In my long-abandoned doctoral dissertation, I explored end of the world fantasies in early modern literature, which arose as responses to the waves of the black death that passed through Europe during the Renaissance.  I wrote about the way that authors from Shakespeare to Mary Shelley extrapolated from the disasters, or perceived sense of disaster,  that surrounded them to feel that the end of the world was at hand.

This is as old a reaction as can be imagined - and as normal.  In Genesis, when the destruction of Sodom drives Lot and his daughters into the surrounding caves, his daughters, traumatized, having lost their mother and sisters, and witnessed the destruction of everything, believe that they and their father are the only people left in the world, and set about the hard practical work of repopulating the earth - incestuously with their father.  I tend to think of this story, appearing as it does right after Noah, as the reminder that sometimes the disaster does strike, but that we’re also supposed to check, maybe even two or three times,  before we leap to the most extreme conclusions. 

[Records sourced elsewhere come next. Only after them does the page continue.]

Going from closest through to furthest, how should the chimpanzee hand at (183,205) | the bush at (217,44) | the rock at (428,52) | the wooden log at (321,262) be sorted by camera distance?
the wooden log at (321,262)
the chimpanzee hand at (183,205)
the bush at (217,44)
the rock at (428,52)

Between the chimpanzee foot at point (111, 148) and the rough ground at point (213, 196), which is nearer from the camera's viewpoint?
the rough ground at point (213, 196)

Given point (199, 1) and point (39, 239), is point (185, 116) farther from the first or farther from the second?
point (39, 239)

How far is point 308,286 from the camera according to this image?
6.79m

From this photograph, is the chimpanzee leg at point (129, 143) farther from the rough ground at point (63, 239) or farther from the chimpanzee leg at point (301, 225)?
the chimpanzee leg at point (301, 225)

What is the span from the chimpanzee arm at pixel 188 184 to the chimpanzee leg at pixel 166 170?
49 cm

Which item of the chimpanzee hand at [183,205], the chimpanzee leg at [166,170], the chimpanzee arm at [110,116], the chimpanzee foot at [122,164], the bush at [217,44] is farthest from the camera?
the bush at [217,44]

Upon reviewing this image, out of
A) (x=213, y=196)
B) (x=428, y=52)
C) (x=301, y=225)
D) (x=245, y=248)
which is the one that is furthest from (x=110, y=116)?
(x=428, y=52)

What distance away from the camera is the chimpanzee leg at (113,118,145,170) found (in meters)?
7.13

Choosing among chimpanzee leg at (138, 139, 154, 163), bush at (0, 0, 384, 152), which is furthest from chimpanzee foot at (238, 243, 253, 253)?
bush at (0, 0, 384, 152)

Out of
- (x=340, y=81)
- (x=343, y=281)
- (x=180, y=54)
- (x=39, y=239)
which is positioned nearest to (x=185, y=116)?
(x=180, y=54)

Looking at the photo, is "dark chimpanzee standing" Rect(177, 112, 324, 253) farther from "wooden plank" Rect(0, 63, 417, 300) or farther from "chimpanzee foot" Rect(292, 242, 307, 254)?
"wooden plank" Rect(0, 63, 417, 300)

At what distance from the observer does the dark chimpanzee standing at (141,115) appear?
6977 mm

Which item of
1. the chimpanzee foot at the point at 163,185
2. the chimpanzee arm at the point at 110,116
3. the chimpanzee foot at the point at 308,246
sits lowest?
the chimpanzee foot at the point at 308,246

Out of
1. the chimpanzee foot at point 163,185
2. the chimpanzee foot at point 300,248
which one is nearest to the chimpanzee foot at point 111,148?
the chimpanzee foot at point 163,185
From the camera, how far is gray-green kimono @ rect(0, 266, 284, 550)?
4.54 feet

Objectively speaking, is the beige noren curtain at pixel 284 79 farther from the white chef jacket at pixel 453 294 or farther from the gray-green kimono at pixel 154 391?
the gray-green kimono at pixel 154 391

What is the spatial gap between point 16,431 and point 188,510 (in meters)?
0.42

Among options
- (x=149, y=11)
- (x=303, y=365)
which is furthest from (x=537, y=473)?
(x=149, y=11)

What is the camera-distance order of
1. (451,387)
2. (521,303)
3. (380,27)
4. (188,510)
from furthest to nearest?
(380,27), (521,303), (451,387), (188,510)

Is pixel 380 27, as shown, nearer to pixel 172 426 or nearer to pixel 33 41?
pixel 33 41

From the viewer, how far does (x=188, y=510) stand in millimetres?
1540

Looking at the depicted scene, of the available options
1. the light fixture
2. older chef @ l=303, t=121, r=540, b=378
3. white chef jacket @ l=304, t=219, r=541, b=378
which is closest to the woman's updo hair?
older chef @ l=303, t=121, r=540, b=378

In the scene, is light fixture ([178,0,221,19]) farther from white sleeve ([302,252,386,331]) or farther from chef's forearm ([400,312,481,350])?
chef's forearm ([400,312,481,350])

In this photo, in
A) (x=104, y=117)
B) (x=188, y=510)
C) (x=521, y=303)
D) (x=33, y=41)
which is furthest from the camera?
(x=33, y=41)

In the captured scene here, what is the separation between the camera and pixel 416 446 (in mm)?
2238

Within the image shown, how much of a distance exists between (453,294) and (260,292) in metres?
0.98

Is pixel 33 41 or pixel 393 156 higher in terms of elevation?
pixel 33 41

I argued in my doctoral work that our fears about depopulation and disaster and  overpopulation and disaster - these are linked to our fantasies about the same subjects, indeed, the two are inextricable.   And in this sense, I see the focus on 2012 as another species of the same - we cannot decide if we are more attracted to the disaster or afraid of it.  On the one hand, we don’t want to face it. Once we have, however, we often allow our fantasies free reign - and the fantasy of an emptied and scoured earth, and, of course, the plucky band of survivors (of which we are always one)  is a lot of fun - if you are going to accept the possibility of disaster, the modulated, gradual, ecological disaster isn’t nearly as much fun as the end of the world, complete with meteors.

I think the increasing obsession with the apocalypse - in literature, in faith, art, in ordinary people’s minds is an expression of a collective sense of wrongness that many people feel but cannot articulate.  There have always been historical periods that were more focused on ends than others, and that focus tends to reflect a sense of things being unsettled, and of vulnerability.  For most people, there is nothing to pin that general sense of unease upon - so they attach it to anything that draws popular attention, whether likely or not.   For this I don’t blame them - many people rightly have the sense we cannot go on as we are now.  What’s wrong is their vision of how it must play out.

To my mind, there’s nothing really wrong with enjoying a romp in the apocalypse - whether in novels (maybe I’ll bring back the post-apocalyptic novel club, actually!), or in film.  What worries me is the degree to which people believe this stuff - that they fail to distinguish fantasy from reality.  Or in which they come to believe that unless there is fire in the sky and collapsing monuments, we’re not in the disaster.  That is, we watch these highly dramaticized fantasies of the end of the world, and think that’s what it looks like, and anything that doesn’t look like a movie disaster film - say, millions more hungry people, millions of refugees,  an increasing and grinding poverty, the wearing down of collective infrastructure, the death of species - that doesn’t count.

It may seem strange for someone who warns about decline and fall to dismiss apocalyptic prophecy - but mostly I do.  I think end-of-the-world fixations operate as substitutes for the reality we face - that the world will go on, slowly, painfully, with ever increasing losses, and perhaps sudden disasters that are not the end of the world, but only the end of lives and places.  And after each one we will look around like Lot’s daughters and ask “did the world end, because it feels like it has?”  But it will not have - we will merely be one more vast loss up in a world of declines.

Every once in a while someone emails to ask me if I’m worried about Mayan Prophecy and 2012, and I’m not.  I probably will see the movie eventually, and add it to my list of comic disaster films.  And then I’ll go home, and try again to make people see that a far less dramatic, but more serious disaster is already underway.